California SB 331 compliance significantly limits how employers may use confidentiality clauses in harassment, discrimination, and retaliation cases. Agreements cannot legally prevent employees from disclosing factual information about unlawful workplace behavior, nor can they shield employers from accountability. When an NDA conflicts with these protections, courts support voiding NDAs for harassment that violate public policy and statutory rights.
Equally important, the law prohibits retaliation for breaking a gag order when the disclosure concerns unlawful conduct. Employers cannot threaten, intimidate, or punish employees for engaging in protected activity, including reporting harassment or cooperating in investigations.

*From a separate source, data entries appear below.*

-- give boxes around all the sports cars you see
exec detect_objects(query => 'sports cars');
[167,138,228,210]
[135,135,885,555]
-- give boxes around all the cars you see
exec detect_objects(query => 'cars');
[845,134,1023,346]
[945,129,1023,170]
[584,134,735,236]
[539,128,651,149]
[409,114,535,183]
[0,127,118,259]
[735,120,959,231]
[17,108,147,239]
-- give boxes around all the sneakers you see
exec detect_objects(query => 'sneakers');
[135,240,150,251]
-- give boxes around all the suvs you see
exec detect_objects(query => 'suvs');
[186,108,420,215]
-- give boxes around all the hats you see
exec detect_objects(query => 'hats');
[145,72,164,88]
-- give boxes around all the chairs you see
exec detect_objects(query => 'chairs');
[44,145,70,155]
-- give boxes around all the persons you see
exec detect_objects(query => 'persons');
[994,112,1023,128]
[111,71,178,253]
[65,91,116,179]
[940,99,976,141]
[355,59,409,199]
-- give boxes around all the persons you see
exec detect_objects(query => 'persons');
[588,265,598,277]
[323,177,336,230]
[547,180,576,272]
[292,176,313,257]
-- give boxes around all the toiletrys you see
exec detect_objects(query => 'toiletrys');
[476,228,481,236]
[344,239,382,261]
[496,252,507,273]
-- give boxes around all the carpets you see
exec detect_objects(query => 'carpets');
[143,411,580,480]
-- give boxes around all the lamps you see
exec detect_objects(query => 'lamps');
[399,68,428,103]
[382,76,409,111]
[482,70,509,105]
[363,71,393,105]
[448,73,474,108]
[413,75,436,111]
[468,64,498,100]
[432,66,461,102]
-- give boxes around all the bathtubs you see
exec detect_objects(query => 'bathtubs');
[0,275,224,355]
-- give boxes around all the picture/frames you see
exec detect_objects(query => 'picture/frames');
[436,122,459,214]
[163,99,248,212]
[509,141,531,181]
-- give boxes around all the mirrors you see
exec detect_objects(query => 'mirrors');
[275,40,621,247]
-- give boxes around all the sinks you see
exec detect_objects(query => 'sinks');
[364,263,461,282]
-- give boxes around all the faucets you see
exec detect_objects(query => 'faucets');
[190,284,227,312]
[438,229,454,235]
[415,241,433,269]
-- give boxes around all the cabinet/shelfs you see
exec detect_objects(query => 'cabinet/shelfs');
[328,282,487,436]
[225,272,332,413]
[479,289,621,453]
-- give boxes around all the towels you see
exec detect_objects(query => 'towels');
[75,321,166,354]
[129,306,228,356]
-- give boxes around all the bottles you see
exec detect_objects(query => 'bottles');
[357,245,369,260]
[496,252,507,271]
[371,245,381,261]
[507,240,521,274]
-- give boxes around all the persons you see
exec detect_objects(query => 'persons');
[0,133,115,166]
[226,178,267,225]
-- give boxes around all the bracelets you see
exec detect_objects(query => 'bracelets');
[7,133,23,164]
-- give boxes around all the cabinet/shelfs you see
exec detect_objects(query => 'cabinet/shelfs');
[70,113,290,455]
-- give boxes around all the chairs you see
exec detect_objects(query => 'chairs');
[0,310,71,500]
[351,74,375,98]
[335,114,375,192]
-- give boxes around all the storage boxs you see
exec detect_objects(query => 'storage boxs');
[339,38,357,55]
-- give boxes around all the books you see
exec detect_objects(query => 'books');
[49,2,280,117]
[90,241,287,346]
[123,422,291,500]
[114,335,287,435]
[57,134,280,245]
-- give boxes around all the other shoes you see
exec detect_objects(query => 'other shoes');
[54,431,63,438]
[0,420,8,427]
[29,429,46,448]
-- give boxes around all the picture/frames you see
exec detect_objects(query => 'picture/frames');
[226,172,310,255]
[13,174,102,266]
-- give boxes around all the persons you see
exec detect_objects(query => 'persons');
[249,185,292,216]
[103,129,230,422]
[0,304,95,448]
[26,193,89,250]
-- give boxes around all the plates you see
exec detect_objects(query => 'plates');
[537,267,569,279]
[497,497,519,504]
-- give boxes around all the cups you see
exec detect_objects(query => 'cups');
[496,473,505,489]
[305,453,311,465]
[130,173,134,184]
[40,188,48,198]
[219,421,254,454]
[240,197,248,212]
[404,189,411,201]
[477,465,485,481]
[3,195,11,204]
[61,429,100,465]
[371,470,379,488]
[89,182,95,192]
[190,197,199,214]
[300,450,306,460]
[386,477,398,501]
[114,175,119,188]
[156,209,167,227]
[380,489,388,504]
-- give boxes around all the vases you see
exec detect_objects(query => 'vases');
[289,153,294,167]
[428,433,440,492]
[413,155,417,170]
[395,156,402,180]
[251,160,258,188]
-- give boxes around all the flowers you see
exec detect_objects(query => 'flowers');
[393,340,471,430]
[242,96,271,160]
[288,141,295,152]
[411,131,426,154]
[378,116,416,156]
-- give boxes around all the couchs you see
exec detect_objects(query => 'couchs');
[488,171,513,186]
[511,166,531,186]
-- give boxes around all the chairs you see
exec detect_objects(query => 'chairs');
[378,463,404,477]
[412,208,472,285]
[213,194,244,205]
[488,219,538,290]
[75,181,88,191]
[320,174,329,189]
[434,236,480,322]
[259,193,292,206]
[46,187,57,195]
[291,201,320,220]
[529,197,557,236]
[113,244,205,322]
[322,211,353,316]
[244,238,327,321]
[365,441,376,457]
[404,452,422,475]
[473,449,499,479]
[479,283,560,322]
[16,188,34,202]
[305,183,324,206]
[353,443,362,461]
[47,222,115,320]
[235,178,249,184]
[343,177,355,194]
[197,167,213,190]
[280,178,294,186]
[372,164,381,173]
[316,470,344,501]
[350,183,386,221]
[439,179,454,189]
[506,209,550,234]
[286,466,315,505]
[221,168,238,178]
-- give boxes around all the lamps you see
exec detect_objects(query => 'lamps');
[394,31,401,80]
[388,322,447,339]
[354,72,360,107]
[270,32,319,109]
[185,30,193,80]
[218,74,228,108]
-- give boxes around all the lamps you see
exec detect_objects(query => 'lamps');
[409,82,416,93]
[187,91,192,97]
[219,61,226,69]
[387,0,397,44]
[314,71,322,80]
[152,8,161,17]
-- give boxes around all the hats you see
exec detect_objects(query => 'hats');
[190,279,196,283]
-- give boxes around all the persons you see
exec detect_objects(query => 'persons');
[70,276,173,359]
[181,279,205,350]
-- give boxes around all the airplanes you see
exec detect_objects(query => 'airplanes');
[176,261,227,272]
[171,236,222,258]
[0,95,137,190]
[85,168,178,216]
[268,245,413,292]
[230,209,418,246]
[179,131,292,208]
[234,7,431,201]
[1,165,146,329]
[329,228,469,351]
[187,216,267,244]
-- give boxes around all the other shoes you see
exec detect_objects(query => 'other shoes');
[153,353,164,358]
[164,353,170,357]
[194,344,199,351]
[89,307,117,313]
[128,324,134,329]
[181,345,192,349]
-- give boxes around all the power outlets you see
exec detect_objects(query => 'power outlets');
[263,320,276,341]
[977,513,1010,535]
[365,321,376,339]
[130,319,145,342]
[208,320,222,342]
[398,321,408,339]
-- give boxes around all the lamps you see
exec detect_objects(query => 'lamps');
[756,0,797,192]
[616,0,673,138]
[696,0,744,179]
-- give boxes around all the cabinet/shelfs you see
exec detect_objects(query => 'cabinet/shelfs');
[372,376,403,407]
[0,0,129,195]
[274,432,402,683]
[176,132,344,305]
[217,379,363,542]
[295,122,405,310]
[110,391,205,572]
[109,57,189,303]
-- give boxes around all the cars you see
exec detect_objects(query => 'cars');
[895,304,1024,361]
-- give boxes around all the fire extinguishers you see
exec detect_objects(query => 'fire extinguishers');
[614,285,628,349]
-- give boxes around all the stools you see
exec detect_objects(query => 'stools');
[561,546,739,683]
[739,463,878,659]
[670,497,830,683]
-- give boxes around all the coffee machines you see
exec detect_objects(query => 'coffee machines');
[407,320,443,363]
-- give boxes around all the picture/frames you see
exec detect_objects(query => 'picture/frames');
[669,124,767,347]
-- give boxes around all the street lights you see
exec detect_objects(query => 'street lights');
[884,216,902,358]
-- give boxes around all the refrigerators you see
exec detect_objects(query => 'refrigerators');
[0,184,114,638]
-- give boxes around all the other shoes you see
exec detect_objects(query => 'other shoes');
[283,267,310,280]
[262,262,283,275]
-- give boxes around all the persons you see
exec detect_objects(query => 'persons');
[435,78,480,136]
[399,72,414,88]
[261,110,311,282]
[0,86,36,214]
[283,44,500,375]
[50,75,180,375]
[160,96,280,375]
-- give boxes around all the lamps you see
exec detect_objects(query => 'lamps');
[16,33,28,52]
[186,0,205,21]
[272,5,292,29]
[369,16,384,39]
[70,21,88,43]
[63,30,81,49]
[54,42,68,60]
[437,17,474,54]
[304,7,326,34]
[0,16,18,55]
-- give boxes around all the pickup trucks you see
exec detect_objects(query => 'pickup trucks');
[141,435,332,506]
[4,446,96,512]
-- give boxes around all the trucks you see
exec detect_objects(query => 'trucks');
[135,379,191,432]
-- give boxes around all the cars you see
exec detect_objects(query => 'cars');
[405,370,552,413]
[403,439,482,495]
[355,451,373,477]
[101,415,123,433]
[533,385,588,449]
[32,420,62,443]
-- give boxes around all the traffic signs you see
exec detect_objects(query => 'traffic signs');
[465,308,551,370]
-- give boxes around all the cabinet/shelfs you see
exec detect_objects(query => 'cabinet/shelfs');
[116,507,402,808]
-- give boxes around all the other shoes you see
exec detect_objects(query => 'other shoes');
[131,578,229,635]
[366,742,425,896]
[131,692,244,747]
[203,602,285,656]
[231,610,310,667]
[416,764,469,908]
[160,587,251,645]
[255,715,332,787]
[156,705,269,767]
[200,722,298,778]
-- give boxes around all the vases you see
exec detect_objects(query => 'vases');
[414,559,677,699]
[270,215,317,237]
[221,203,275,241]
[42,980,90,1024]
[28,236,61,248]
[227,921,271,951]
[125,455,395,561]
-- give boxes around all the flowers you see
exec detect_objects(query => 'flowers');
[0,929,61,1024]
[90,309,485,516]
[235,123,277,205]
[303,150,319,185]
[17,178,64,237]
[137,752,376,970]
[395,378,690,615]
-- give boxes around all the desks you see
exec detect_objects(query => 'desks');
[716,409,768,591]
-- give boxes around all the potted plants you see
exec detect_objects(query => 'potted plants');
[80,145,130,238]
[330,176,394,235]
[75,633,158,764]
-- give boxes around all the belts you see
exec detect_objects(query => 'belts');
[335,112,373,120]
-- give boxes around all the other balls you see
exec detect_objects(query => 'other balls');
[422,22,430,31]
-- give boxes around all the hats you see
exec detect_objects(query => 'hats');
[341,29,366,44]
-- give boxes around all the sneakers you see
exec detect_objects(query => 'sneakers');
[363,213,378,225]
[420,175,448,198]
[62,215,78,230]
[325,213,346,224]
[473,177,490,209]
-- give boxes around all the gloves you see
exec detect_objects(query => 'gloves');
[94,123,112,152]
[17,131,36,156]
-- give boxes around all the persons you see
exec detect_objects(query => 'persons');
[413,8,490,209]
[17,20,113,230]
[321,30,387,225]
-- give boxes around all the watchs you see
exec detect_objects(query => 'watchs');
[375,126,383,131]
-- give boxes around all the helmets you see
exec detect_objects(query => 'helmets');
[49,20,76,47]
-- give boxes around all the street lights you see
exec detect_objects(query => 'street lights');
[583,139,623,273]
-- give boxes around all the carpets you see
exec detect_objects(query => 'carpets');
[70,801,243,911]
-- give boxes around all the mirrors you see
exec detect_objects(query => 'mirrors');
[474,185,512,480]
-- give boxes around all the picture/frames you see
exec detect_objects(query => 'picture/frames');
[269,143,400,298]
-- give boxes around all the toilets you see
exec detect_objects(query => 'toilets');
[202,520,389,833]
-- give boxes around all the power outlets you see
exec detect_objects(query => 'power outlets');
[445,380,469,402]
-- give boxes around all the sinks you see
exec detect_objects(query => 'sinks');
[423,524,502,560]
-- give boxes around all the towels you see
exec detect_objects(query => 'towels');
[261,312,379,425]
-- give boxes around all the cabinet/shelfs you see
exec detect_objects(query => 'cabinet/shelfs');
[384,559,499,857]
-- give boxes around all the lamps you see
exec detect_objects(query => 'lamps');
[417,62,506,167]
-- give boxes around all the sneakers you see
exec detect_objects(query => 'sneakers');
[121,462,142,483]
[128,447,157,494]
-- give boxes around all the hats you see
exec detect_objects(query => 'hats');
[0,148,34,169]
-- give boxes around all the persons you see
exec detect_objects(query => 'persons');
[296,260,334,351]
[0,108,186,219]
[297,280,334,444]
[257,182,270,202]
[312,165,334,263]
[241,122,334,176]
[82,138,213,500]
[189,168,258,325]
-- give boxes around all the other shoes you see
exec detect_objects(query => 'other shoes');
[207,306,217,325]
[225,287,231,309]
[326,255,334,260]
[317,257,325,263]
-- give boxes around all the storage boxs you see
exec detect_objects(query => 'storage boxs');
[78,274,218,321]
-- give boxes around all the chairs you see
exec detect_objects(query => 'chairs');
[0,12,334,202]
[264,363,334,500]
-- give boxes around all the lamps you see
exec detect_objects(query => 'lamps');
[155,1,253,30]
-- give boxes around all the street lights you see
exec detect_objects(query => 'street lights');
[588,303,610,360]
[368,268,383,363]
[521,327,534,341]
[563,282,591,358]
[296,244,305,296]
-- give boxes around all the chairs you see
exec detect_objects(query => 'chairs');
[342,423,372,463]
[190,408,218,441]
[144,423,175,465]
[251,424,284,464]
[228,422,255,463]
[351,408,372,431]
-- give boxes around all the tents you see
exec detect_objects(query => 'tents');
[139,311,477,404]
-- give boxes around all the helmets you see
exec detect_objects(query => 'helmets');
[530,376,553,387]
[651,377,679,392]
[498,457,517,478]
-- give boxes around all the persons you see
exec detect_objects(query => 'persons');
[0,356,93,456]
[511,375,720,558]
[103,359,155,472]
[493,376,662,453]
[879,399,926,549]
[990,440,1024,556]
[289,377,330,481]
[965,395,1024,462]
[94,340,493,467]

If you believe an NDA is being used to silence you or intimidate you after reporting misconduct, preserve all documentation — including contracts, emails, text messages, and any threats of legal action. Consulting with an experienced employment attorney can clarify what your agreement actually permits, determine whether provisions are enforceable, and protect you from unlawful retaliation. You have rights under California law, and those rights do not disappear because you signed a piece of paper.